Fuller sentenced to four more years

SENTENCED David Fuller

DOUBLE killer David Fuller, who sexually abused the bodies of at least 101 women and girls in hospital mortuaries has been sentenced for further crimes committed at Tunbridge Wells Hospital.

Fuller, 68, is already serving a whole life sentence for the murders of Wendy Knell, 25, and Caroline Pierce, 20, in two separate attacks in Tunbridge Wells in 1987.

After being linked to the murders in 2020, police uncovered the systematic abuse of female bodies aged between nine and 100 at the now-closed Kent and Sussex Hospital, and the Tunbridge Wells Hospital in Pembury, where he had worked in maintenance since 1989.

On Wednesday, he was sentenced to a further four years in prison after pleading guilty to sexually abusing the bodies of 23 more women aged between 45 and 92, 10 of whom have never been identified.

During the sentencing hearing at the Old Bailey, relatives of some of the victims expressed their ‘absolute disgust’ at Fuller’s actions, describing him as a ‘monster’.

In a televised sentencing, Mrs Justice Cheema-Grubb said Fuller was never ‘disturbed or challenged’ during the offending, which amounted to a ‘habitual’ breach of trust and invasion of privacy for his own sexual gratification.
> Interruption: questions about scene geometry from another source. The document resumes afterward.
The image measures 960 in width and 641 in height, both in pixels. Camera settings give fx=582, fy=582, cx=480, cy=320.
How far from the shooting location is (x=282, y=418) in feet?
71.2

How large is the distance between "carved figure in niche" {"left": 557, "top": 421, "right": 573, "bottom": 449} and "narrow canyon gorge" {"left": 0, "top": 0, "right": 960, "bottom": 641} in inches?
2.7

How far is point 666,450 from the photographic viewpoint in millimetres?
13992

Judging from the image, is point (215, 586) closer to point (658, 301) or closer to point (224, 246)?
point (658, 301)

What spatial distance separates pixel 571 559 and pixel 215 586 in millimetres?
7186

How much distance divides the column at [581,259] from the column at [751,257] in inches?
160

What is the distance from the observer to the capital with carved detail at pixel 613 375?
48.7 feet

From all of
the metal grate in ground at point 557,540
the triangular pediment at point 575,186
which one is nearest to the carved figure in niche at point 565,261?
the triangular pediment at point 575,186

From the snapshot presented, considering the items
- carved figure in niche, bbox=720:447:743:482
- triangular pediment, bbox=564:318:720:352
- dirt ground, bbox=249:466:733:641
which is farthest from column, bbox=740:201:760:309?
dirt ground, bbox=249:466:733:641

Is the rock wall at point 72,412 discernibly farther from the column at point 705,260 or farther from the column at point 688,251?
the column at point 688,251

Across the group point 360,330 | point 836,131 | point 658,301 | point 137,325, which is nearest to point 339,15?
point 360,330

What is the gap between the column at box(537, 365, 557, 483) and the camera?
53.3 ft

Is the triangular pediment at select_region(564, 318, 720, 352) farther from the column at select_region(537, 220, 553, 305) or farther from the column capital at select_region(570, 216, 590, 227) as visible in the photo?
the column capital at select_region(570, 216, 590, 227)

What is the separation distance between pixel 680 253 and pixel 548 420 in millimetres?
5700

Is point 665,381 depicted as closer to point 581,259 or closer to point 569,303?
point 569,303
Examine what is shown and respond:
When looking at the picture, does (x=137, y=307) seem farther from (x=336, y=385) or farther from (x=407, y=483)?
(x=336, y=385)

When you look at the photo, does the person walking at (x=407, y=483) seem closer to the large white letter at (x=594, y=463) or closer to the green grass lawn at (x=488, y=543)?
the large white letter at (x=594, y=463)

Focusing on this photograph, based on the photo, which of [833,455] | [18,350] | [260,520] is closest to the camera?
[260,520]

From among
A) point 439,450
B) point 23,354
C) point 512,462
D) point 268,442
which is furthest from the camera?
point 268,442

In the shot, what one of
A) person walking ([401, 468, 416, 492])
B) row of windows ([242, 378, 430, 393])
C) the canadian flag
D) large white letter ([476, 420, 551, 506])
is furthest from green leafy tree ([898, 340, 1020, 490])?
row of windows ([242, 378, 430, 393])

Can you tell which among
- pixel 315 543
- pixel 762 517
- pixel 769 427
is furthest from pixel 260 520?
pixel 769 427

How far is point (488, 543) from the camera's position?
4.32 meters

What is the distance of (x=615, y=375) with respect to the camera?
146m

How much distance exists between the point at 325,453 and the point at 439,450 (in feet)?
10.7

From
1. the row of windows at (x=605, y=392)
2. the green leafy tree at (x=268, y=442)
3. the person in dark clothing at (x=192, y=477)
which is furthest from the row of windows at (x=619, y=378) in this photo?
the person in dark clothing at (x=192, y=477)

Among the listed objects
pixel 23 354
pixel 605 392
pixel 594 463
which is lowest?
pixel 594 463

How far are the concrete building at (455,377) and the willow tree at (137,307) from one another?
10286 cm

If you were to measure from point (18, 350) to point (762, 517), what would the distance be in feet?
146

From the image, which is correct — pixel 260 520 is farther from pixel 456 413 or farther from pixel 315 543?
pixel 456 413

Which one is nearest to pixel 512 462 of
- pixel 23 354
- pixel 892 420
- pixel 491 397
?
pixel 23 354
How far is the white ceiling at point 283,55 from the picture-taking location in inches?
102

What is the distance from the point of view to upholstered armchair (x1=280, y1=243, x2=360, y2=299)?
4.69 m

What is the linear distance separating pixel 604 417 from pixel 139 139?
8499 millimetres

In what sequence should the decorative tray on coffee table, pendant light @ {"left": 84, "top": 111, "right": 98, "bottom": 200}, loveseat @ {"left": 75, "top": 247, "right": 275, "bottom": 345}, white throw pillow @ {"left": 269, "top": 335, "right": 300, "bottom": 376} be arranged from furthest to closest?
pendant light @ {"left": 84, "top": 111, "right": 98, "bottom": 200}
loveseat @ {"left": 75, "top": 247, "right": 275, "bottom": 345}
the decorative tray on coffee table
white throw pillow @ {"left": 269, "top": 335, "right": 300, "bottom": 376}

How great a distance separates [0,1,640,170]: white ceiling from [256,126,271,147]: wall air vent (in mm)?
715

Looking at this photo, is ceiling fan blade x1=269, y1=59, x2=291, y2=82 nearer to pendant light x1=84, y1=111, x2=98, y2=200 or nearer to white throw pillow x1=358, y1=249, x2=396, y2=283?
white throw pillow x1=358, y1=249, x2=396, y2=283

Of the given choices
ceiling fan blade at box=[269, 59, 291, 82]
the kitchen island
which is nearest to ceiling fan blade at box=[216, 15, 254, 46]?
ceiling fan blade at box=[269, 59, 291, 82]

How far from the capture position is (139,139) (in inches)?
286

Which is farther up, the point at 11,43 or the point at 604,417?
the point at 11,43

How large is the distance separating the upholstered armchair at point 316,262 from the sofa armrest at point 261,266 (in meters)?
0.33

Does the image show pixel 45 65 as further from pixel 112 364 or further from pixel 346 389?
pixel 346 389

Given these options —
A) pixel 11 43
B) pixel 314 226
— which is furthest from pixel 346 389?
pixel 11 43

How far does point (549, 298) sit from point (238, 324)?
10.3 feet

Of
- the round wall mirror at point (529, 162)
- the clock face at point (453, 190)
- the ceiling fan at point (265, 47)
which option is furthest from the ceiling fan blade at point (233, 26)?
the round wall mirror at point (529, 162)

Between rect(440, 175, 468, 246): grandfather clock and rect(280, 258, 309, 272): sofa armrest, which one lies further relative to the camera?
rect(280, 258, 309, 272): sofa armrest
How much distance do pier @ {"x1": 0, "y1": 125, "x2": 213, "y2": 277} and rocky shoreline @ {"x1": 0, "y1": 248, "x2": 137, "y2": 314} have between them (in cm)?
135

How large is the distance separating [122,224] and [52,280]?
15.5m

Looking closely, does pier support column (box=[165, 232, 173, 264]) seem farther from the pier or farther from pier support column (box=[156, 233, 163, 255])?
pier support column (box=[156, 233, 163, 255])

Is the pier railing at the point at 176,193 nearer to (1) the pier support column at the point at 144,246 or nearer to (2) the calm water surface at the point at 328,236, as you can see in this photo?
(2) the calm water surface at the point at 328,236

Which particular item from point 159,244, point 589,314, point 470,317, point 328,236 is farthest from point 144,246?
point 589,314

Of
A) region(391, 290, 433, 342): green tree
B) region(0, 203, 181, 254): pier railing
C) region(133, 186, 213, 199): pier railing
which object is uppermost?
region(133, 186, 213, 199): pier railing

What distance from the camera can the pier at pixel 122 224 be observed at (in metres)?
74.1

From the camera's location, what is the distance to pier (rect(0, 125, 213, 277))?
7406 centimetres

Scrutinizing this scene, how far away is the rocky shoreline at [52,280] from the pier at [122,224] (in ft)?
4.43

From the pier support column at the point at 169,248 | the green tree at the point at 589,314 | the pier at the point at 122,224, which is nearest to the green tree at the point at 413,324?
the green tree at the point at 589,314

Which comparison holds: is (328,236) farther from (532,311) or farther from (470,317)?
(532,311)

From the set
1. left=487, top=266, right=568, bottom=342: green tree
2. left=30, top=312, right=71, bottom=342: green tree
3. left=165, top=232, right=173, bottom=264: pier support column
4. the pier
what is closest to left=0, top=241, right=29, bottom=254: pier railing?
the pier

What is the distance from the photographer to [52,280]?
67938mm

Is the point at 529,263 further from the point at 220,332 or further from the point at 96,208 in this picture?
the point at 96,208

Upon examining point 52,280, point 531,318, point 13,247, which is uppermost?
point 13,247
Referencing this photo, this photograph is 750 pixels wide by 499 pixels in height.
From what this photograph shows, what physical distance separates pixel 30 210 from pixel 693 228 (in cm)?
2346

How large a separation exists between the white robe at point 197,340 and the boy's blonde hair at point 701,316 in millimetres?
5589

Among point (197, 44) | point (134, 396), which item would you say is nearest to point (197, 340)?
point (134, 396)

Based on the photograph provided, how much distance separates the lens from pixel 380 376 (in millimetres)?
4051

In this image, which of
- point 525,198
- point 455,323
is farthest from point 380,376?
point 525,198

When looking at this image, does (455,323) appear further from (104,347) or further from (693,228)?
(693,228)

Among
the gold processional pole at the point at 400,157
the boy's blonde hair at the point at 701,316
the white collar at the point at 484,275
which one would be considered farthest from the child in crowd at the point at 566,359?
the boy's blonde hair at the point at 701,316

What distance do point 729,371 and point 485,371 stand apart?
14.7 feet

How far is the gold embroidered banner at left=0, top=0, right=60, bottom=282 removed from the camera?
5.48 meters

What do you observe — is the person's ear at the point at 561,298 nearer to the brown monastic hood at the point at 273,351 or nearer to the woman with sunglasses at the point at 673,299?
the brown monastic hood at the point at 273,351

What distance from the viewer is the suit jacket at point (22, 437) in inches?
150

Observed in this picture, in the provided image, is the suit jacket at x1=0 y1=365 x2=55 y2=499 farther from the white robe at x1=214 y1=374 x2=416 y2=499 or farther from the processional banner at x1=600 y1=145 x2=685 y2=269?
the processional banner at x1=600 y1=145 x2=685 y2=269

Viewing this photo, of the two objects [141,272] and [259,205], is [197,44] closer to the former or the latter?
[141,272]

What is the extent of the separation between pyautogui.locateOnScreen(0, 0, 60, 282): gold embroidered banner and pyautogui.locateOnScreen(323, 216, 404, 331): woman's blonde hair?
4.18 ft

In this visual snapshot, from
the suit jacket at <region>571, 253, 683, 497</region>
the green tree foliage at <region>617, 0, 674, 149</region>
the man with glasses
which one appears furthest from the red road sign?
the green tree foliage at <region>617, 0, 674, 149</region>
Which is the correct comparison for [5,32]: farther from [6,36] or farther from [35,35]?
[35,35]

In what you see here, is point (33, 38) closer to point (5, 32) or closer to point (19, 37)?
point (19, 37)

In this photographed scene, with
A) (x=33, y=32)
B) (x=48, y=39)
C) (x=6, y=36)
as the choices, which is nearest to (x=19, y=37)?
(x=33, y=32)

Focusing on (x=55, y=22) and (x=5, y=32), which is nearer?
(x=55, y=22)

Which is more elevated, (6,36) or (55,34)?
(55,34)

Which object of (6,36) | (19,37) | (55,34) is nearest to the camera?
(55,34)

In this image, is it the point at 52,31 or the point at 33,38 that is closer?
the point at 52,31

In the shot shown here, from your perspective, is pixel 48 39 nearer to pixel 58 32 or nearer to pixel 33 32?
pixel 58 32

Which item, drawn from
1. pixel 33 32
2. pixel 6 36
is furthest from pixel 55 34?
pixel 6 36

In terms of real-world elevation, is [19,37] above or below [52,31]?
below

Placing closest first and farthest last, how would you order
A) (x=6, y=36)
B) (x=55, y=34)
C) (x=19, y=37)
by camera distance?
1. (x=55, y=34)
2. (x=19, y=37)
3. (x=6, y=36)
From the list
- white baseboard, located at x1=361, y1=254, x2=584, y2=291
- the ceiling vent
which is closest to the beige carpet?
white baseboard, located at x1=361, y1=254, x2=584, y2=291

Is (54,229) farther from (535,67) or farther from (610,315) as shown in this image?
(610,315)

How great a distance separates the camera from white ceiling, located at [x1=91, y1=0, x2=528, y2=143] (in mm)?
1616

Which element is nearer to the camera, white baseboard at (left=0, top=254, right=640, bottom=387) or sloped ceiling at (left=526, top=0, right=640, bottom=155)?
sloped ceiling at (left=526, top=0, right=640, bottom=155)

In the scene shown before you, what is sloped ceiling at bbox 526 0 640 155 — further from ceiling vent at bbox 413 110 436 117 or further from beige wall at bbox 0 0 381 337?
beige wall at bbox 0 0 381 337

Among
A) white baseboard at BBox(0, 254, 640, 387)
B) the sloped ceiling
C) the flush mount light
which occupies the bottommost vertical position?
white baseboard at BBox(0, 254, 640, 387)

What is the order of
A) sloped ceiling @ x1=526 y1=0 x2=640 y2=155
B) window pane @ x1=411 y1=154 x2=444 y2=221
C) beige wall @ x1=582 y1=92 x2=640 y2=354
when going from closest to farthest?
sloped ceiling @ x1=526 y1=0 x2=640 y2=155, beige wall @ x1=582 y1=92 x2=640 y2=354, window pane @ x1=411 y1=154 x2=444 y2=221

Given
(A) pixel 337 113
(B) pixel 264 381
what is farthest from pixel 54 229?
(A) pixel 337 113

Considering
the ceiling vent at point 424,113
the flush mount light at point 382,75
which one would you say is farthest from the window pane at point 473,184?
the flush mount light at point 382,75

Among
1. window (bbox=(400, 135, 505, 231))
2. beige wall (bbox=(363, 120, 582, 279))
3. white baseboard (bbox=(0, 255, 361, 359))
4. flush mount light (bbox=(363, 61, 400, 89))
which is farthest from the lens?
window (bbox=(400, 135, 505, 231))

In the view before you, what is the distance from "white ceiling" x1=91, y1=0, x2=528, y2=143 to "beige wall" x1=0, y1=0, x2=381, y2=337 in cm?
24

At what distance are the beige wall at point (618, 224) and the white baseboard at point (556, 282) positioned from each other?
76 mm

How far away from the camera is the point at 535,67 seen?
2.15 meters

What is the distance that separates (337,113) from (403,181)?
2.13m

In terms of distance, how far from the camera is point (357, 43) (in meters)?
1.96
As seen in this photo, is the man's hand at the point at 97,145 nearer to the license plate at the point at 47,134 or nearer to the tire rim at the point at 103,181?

She told him: “You have no regard for the dignity of the dead.”

The Government has launched an independent inquiry into how Fuller went undetected until he was arrested on December 3, 2020 for what has been dubbed the ‘Bedsit Murders’, following new analysis of decades-old DNA evidence.

A report on the hospital trust is expected to be published next year.

Last month, it was announced that more than 90 family members whose loved ones were defiled by Fuller will receive compensation of up to £25,000.